He started writing for Smartkarma in early 2017 with a key focus on unearthing small-cap stocks across Asia. Nic has been consistently ranked on the top quartile of contributors in the Smartkarma platform.
Between 2017 and early 2020 he has uncovered and publicly written about several highly successful Asian small-and mid cap investment ideas, such as:
Advised to buy Micro Mechanics (MMH SP) at 0.96 SGD in February 2017. Currently, MMH has almost doubled to 1.9 SGD, a total return including dividends over 113%.
Recommended China Meidong (1268 HK) at 1.55 HKD in May 2017. Currently, Meidong is trading around 10.20 HKD, a total return over 600% including dividends.
Warned readers to avoid/short MY EG Services (MYEG MK) at 2.16 MYR in June 2017. Currently, MY EG Services is trading at less than 1 MYR.
Advised to buy Frencken (FRKN SP) in October 2017 at 0.55. Currently, Frencken is trading at 0.90 SGD, a total return including dividends over 73%.
Followed the continuing saga around Procurri (PROC SP) with multiple insights recommending to buy the counter between 0.18-0.30 SGD. Currently, shares are around 0.33 SGD having peaked at 0.49 SGD in late 2019.
Advised readers to stay invested in AEM Holdings (AEM SP) non-stop since December 2017. Shares have gained over 145% since my initial recommendation, despite incredible volatility and occasional sell-side skepticism.
Warned readers to be wary of Indonesian billionaires listing their stocks outside of Jakarta as they have mostly produced disastrous returns for shareholders.
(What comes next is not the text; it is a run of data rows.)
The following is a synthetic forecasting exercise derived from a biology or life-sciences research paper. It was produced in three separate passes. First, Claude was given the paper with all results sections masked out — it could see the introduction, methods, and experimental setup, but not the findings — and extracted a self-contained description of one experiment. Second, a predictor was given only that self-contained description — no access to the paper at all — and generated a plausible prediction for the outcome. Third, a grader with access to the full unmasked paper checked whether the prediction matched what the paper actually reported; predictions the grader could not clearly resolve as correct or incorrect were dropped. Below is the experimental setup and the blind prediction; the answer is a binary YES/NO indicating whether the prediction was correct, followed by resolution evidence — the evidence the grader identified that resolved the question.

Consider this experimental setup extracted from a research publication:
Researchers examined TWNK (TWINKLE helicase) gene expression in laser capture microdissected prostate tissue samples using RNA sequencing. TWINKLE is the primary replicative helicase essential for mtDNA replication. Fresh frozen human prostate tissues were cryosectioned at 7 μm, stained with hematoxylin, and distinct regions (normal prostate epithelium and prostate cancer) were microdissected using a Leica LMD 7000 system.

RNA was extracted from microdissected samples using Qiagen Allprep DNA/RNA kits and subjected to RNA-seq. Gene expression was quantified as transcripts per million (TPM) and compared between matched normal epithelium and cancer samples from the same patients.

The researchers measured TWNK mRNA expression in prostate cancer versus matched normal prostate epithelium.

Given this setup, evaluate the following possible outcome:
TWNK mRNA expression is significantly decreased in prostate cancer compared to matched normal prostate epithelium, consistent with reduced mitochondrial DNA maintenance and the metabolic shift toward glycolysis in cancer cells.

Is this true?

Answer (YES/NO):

Nic’s insights have been quoted in The Straits Times, Business Times, Bloomberg, Forbes Asia, TechInAsia, The Wall Street Transcript, Better Investing Magazine and MoneyFM. He has spoken at multiple SGX and ShareInvestor events. In the past he was also regularly quoted in some of Belgium’s largest newspapers such as De Tijd or De Standaard.